Harlan looked for work in Moline, Illinois, interviewing for a job at the telephone company, but they wanted him to start out at the bottom of the ladder. This didn't sit well with Harlan, who felt he deserved credit for the four years of wartime communications experience under his belt. Dismayed at his prospects in the civilian workforce, Harlan decided he would make his career as a Marine. For their first year of marriage, Ila lived with her brother John in Moline, where she taught elementary school, while Harlan was sent to school in Missouri. Harlan was soon after stationed at Camp Pendleton and Ila moved with him to Oceanside, California, where they had two children, Harlan Jr. and Cherie.
While serving as the supply chief of Base Communications at Camp Pendleton, Harlan went back to school, earning an Associate of Arts degree from Oceanside-Carlsbad College in 1957. My father, Harlan Jr, would tell us that his main memory of his father was of Harlan Sr studying at his desk in the back room of the house.
Harlan Sr and Ila were devoted grandparents. After Harlan Jr married and moved to Virginia in 1978, Harlan Sr and Ila decided to move as well, living for several years with Harlan Jr's family in Oak Hill. But as the family grew, the house got crowded and Harlan and Ila moved first to a townhouse in Chantilly, then to a ranch-style house in Herndon. Us grandchildren often spent the weekends at their home, my youngest brother Christian lived with them for some time so he could attend the school near their home.

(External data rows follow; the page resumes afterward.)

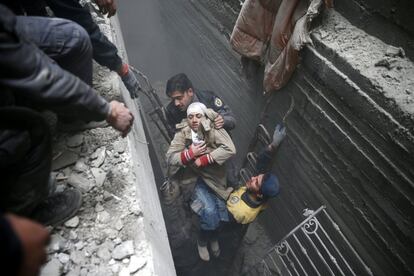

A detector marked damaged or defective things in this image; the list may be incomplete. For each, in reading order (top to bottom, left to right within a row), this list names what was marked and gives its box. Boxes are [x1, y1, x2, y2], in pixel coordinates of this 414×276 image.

broken concrete chunk [51, 150, 79, 171]
broken concrete chunk [90, 148, 106, 167]
broken concrete chunk [68, 172, 93, 192]
broken concrete chunk [111, 240, 134, 260]
broken concrete chunk [40, 258, 62, 276]
broken concrete chunk [129, 254, 146, 274]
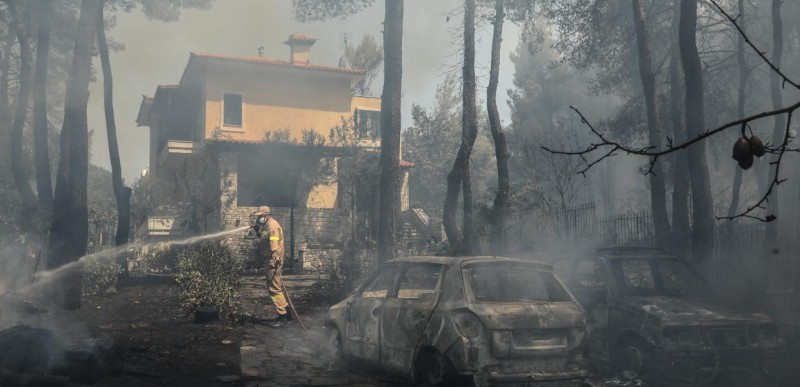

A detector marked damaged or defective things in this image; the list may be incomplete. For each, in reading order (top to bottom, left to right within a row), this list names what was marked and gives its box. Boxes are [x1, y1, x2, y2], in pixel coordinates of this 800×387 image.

burned car [324, 256, 588, 386]
burnt car body [324, 256, 588, 386]
second burned car [324, 256, 588, 386]
broken car window [466, 266, 572, 304]
charred car hood [466, 304, 584, 330]
burnt car body [560, 249, 784, 384]
burned car [560, 249, 784, 384]
charred car hood [624, 298, 776, 328]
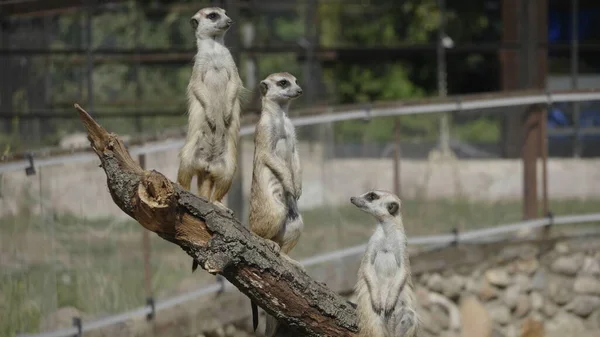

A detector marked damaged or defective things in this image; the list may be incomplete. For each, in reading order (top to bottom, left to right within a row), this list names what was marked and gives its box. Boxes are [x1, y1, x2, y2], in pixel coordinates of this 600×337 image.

rusty metal pole [524, 105, 540, 220]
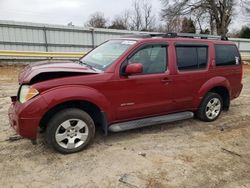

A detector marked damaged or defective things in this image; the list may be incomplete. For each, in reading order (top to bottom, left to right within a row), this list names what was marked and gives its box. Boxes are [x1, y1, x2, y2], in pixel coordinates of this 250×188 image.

crumpled hood [18, 60, 101, 84]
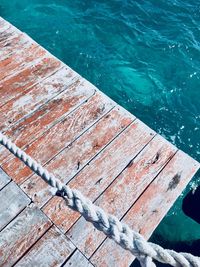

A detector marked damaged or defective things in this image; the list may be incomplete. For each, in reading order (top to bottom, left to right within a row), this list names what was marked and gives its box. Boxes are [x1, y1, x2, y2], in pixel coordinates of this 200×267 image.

peeling red paint on wood [15, 226, 75, 267]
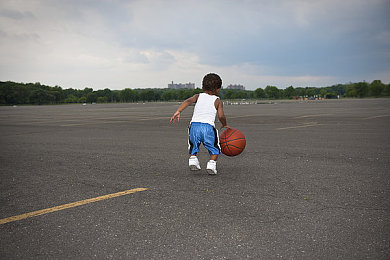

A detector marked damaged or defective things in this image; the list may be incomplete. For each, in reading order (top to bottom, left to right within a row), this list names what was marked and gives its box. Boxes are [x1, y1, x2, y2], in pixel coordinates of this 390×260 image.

cracked asphalt [0, 98, 388, 258]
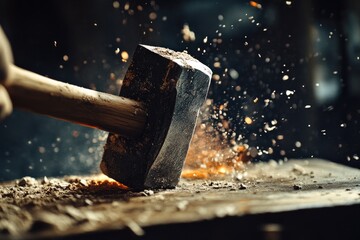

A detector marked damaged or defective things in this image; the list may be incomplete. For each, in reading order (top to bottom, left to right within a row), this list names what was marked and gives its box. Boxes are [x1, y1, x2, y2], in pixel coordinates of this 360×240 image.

rusty axe head [100, 44, 212, 189]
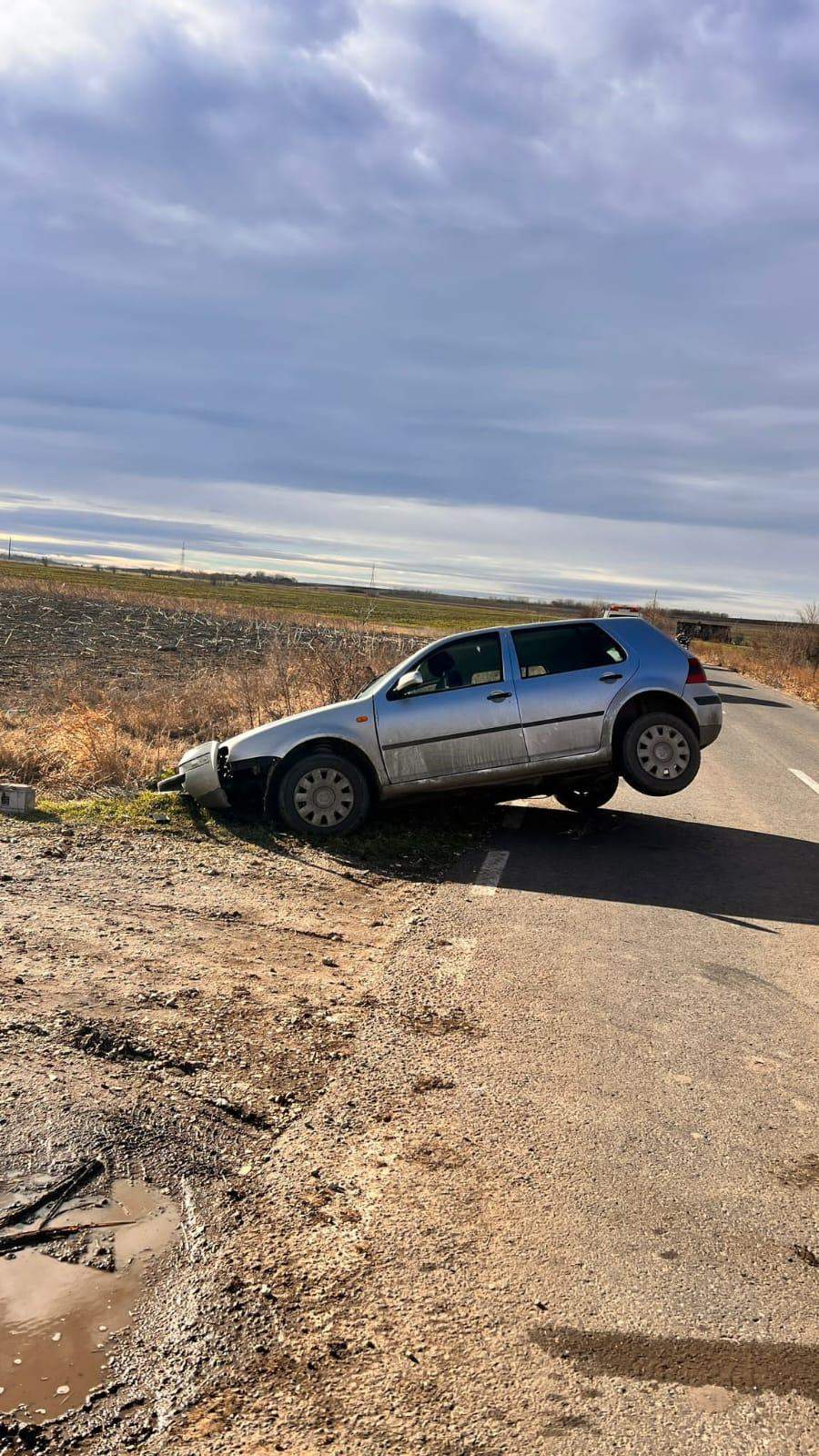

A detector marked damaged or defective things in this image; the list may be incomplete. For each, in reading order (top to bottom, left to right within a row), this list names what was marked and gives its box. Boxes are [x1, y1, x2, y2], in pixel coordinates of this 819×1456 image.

damaged front bumper [157, 746, 278, 812]
crashed car [160, 619, 724, 841]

In 1992, after fighting for years against aggressive breast cancer, Ila passed away. Harlan joined a widowers club where he met Mary Bahlmann, who soon became his second wife. Harlan and Mary were active in Civitan and the local bridge club. Harlan often taught craft workshops at the local senior center.
They lived happily for many years, until 2001, which ended up being a very tough year for Harlan. Mary had a recurrence of colon cancer and his son, Harlan Jr, was diagnosed with pancreatic cancer. Both passed away during the course of the year.
Harlan stepped into the role of father for us grandchildren. Having breakfast at the Reston Silver Diner with his grandsons every Saturday, where even the waitstaff knew him as "Grandpa", and travelling all the way to Berlin, Germany to walk me down the aisle at my wedding in 2003.
At the end of 2005, Harlan was diagnosed with esophageal cancer. He passed away on March 24, 2006 at the age of 85.
Burial will be at Arlington National Cemetery on Tuesday, April 11 at 10 a.m. Relatives and friends are welcome.